## Instrução A
Extraia da listagem, sem qualquer alteração, as linhas que vão da que contém "From what the" até à que contém "Starting from nearest", incluindo ambas.

## Texto fornecido
Não sou leitor de Ian McEwan, mas se ele recorre tanto aos “flashbacks” nos outros livros como em “Na Praia de Chesil”, cujo argumento adaptou do seu romance homónimo, a sua escrita está em risco de “overdose” de saltos temporais. O filme, realizado em estreia por Dominic Cooke, passa-se em 1962 (tendo em conta a história, o poema “Annus Mirabilis”, de Philip Larkin, vem-nos logo à cabeça, talvez de forma demasiado óbvia, se era essa a intenção do escritor e argumentista) e abre com um terrível e embaraçoso acontecimento durante a noite de núpcias das personagens principais, os jovens Edward (Billy Howle) e Florence (Saoirse Ronan). E a seguir, tudo o que o antecedeu é contado numa jiga-joga cronológica, passado-presente, passado-presente  – até há, a certa altura, um “flashback” dentro de um “flashback”. Que mal fez o tempo linear a McEwan?

## Instrução B
No texto sobre o filme "Na Praia de Chesil", que atriz interpreta a personagem Florence?

[Dados de relações espaciais]
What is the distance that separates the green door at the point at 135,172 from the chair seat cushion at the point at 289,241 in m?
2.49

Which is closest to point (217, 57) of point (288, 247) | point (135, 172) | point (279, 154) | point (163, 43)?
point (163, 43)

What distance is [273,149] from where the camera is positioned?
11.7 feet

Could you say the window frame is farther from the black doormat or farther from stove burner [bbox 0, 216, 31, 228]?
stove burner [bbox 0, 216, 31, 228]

* * *

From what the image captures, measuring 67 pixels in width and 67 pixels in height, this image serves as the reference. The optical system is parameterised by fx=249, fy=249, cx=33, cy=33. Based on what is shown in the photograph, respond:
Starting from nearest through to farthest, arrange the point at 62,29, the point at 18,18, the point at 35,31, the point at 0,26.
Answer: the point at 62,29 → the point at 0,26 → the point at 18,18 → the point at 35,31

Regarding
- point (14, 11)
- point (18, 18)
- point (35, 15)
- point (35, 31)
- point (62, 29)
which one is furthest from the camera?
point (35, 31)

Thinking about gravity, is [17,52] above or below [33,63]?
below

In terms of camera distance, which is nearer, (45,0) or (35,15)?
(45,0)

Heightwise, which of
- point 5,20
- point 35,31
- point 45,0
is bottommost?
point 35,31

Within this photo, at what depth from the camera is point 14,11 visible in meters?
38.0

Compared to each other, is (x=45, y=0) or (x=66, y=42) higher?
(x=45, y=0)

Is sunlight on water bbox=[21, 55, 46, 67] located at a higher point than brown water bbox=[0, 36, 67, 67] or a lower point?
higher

## Resolução da tarefa A
From what the image captures, measuring 67 pixels in width and 67 pixels in height, this image serves as the reference. The optical system is parameterised by fx=249, fy=249, cx=33, cy=33. Based on what is shown in the photograph, respond:
Starting from nearest through to farthest, arrange the point at 62,29, the point at 18,18, the point at 35,31, the point at 0,26.

## Resolução da tarefa B
Saoirse Ronan.